Os Estados Unidos incluíram o Brasil em uma lista de 60 países que não combatem adequadamente o trabalho forçado. A medida, anunciada nesta semana, já era esperada por integrantes do governo brasileiro, que preveem a imposição de uma sobretaxa sobre produtos brasileiros.
Sobretaxa pode chegar a 37,5%
Nos bastidores, fontes do governo indicam que a nova taxa será somada aos 25% já anunciados na segunda-feira (1°). Com isso, a sobretaxa total passaria para 37,5%, valor próximo aos 40% impostos no ano passado. A estratégia de defesa do Brasil deve seguir o mesmo caminho adotado anteriormente: diálogo com os Estados Unidos até o prazo final da investigação.

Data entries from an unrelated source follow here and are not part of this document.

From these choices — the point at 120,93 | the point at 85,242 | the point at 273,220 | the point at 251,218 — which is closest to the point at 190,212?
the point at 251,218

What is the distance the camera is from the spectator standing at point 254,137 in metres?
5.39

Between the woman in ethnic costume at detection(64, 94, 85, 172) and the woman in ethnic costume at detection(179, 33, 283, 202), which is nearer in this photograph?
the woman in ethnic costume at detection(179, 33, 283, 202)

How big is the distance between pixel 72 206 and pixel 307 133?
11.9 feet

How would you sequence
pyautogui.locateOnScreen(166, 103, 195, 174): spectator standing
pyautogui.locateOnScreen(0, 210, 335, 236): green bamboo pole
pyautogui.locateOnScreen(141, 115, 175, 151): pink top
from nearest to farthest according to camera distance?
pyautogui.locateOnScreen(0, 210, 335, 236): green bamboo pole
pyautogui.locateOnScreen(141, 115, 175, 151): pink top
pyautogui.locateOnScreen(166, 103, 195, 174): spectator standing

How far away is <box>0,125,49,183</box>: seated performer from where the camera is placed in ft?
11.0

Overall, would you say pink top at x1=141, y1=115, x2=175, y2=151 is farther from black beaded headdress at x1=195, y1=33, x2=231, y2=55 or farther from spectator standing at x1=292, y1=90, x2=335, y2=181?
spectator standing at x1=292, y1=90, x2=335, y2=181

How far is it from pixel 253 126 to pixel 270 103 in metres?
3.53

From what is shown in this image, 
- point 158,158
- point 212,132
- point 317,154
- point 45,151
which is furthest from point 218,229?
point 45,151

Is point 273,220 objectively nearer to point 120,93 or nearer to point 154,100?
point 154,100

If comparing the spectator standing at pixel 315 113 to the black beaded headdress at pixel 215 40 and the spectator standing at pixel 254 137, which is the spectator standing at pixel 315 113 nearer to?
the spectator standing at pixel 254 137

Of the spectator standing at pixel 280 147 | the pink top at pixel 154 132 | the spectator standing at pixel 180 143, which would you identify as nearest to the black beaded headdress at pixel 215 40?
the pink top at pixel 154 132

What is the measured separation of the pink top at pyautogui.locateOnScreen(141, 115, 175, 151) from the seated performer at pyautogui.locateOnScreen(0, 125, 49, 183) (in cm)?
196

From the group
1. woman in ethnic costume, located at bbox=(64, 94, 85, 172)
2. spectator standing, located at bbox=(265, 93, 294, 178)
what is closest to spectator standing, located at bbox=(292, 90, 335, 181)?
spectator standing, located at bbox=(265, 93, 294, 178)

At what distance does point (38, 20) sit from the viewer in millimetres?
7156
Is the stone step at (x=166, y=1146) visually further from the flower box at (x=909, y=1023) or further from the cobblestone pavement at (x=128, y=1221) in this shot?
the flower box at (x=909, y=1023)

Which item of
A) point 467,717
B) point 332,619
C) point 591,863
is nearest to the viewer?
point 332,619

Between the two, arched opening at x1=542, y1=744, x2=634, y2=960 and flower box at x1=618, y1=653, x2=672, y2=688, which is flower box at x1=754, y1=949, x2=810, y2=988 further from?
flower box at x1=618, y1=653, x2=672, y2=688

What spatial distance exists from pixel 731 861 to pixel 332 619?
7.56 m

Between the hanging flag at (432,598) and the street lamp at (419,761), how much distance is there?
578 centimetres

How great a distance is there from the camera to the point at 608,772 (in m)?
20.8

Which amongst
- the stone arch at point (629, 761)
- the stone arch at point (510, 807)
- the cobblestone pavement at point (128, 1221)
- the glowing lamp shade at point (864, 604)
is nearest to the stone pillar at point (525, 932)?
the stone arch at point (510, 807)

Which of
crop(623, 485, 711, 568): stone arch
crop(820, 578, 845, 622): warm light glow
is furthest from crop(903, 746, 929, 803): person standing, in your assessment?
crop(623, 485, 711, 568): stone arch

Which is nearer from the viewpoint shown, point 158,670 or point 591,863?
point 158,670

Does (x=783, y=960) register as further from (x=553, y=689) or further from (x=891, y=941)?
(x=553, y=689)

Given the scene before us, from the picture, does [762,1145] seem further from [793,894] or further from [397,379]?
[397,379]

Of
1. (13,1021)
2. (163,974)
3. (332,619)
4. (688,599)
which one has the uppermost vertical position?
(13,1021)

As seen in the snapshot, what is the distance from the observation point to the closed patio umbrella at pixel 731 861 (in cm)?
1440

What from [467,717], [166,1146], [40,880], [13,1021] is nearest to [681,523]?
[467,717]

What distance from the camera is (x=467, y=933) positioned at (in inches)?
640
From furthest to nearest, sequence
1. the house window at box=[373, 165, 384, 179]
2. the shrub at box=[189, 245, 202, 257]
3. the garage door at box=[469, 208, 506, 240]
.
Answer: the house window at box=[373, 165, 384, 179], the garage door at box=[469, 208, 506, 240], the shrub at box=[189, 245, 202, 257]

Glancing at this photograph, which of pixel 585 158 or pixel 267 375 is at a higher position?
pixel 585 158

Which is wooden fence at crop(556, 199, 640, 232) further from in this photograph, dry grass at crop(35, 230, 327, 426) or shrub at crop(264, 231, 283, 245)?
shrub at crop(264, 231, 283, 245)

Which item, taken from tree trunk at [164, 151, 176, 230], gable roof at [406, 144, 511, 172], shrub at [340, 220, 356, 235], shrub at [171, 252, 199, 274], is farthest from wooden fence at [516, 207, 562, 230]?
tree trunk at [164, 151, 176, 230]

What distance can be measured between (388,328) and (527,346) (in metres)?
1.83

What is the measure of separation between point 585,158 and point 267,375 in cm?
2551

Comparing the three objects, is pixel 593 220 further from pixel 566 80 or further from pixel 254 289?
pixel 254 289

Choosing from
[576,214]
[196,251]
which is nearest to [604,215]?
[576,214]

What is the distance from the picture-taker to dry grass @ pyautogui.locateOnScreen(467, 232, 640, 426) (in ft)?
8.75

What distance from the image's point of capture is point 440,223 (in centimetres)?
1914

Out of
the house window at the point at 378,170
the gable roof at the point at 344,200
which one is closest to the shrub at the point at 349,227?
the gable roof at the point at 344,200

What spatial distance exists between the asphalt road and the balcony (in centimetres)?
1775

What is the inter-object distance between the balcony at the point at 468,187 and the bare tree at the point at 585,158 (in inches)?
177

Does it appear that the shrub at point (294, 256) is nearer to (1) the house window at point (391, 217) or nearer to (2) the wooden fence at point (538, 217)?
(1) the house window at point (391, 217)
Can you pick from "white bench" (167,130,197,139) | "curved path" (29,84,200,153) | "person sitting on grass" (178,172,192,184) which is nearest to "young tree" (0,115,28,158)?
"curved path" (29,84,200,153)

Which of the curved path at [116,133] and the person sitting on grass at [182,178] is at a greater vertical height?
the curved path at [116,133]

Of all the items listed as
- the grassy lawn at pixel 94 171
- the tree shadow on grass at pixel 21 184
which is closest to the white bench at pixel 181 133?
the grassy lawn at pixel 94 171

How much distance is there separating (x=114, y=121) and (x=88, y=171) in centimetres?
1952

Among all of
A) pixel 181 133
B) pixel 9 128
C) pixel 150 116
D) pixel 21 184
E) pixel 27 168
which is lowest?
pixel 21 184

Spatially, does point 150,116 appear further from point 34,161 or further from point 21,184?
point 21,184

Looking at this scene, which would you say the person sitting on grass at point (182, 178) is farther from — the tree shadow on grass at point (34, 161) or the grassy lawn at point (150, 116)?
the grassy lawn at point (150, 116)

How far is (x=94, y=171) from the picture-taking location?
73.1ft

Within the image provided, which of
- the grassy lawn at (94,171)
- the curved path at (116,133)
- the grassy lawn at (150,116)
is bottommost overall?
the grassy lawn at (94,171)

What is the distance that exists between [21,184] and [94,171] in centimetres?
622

Defesa técnica apresentada em abril
Em abril, o Brasil apresentou uma defesa considerada técnica pela diplomacia, destacando os avanços no combate ao trabalho escravo. Entre os pontos citados estão a criação da Comissão Nacional de Erradicação do Trabalho Escravo, em 2003, e a implementação da chamada “Lista Suja”, que impede empregadores flagrados explorando mão de obra escrava de obter financiamentos em bancos públicos.
Reunião em Paris pode ser decisiva
Nesta quarta-feira (3), o ministro das Relações Exteriores, Mauro Vieira, participa de um evento da Organização para a Cooperação e Desenvolvimento Econômico (OCDE), em Paris. No mesmo evento estará o embaixador Jamieson Greer, representante comercial dos Estados Unidos. Embora ainda não haja reunião oficial agendada, fontes próximas ao ministro afirmam que Vieira tentará um encontro com Greer para discutir a questão.
A inclusão do Brasil na lista representa mais um desafio para as relações comerciais entre os dois países, que já enfrentam tensões tarifárias. O governo brasileiro espera que a via diplomática possa evitar sanções mais severas.